AIM OF THE EXERCISE:
Reproduce, word for word, the part of the Domain Expansion summary starting with "Key Insight: Analogous" and going on through "zero across subspaces.".

SOURCE:

────────────────

Domain Expansion: A Latent Space Construction Framework for Multi-Task Learning¶
Conference: ICLR 2026 arXiv: 2601.20069 Code: To be confirmed Area: Representation Learning / Multi-Task Learning Keywords: multi-task learning, orthogonal pooling, latent space construction, representation collapse, composable representations
TL;DR¶
This paper proposes the Domain Expansion framework, which restructures the latent space into mutually orthogonal subspaces via Orthogonal Pooling, structurally preventing gradient conflicts and representation collapse in multi-objective training, and enabling interpretable, composable concept algebra.
Background & Motivation¶
Background: Multi-task learning (MTL) aims to satisfy multiple learning objectives (e.g., classification + regression) with a single network, but conflicting gradients from competing objectives pull shared representations in opposing directions, leading to representation degradation. The authors formalize this as latent representation collapse—the feature space is compressed into a small compromise region that is suboptimal for all objectives.
Limitations of Prior Work: (a) Gradient-level MTL methods (GradNorm, PCGrad, Nash-MTL, CAGrad, MGDA, etc.) are inherently reactive—they reconcile conflicts only after conflicting gradients have already been produced, requiring additional gradient operations at every step. (b) These methods do not alter the structure of the latent space itself; the learned representations remain entangled and uninterpretable. A representative case: under Objective Set 2, baselines such as Nash-MTL achieve high classification accuracy but near-zero V-score, indicating that the model learns a shortcut mapping rather than meaningful internal representations.
Key Challenge: How can a representation space be designed such that multiple learning objectives naturally do not interfere during training—rather than requiring reconciliation after interference occurs?
Goal: Eliminate inter-task interference at the level of representational space design, constructing a proactive latent space that intrinsically supports multi-objective learning.
Key Insight: Analogous to anamorphic art (e.g., a pattern on a cylinder that reveals different shapes when viewed from different angles), a high-dimensional latent vector can simultaneously encode multiple independent concepts through projections along different orthogonal directions.
Core Idea: Partition the latent space into non-interfering concept subspaces using orthogonal eigenvector bases obtained from feature decomposition, such that gradients flow within subspaces and are zero across subspaces.
Method¶
Overall Architecture¶
Domain Expansion is a three-step framework executed dynamically during training, with the orthogonal basis updated once per epoch.
Key Designs¶
-
Find Principal Axes:
-
Compute the empirical mean \(\mu\) and covariance matrix \(\Sigma\) of the latent features at the current epoch.
- Perform eigendecomposition of \(\Sigma\) to obtain orthogonal eigenvector bases \(V = [v_0, v_1, \ldots, v_{D-1}]\).
-
Apply the Hungarian algorithm across epochs to align eigenvectors and resolve instability in early training.
-
Define Orthogonal Domain:
-
Select the top \(M\) eigenvectors corresponding to the largest eigenvalues to form the "domain" \(V_M\).

────────────────

DATA EXTRACT:
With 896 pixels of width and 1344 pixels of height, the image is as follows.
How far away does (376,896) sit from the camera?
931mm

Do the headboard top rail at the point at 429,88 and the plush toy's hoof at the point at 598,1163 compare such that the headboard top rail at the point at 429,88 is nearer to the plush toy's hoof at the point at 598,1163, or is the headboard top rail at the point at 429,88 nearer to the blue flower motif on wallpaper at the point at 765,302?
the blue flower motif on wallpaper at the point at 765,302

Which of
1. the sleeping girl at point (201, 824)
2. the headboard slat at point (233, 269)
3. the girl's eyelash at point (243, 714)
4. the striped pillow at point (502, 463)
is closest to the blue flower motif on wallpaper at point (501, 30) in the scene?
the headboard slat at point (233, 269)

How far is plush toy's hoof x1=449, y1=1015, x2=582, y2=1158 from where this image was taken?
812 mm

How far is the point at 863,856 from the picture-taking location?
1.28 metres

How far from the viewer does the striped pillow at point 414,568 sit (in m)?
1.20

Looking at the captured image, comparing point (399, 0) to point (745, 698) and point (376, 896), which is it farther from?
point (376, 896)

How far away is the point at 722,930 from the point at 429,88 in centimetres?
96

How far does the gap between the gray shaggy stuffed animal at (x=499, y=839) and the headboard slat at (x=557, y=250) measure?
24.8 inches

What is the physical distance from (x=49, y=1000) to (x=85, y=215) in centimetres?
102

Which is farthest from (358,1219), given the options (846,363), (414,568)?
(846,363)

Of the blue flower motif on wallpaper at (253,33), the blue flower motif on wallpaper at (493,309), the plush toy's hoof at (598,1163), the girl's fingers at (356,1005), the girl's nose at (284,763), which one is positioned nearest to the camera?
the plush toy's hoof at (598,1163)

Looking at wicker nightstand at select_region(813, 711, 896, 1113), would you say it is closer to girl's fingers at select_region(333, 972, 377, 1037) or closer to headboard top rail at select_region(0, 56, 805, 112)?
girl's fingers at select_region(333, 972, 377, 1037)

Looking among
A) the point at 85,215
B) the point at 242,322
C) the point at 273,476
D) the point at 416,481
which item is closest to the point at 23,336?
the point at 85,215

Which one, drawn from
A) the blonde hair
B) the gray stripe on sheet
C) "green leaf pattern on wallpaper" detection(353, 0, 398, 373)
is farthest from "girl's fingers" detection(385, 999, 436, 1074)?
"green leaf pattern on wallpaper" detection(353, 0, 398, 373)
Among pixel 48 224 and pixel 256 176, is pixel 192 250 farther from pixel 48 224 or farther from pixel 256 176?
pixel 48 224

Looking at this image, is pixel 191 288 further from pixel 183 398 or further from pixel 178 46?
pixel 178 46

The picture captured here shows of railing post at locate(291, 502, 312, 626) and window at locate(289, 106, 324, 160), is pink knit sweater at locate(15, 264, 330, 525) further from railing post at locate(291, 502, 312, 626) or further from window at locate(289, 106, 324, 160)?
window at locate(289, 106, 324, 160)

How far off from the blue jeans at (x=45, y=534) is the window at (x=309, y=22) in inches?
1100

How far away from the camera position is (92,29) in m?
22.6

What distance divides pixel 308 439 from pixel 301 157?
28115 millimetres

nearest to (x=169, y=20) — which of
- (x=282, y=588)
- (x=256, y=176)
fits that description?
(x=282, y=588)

────────────────

FINISHED EXERCISE:
Key Insight: Analogous to anamorphic art (e.g., a pattern on a cylinder that reveals different shapes when viewed from different angles), a high-dimensional latent vector can simultaneously encode multiple independent concepts through projections along different orthogonal directions.
Core Idea: Partition the latent space into non-interfering concept subspaces using orthogonal eigenvector bases obtained from feature decomposition, such that gradients flow within subspaces and are zero across subspaces.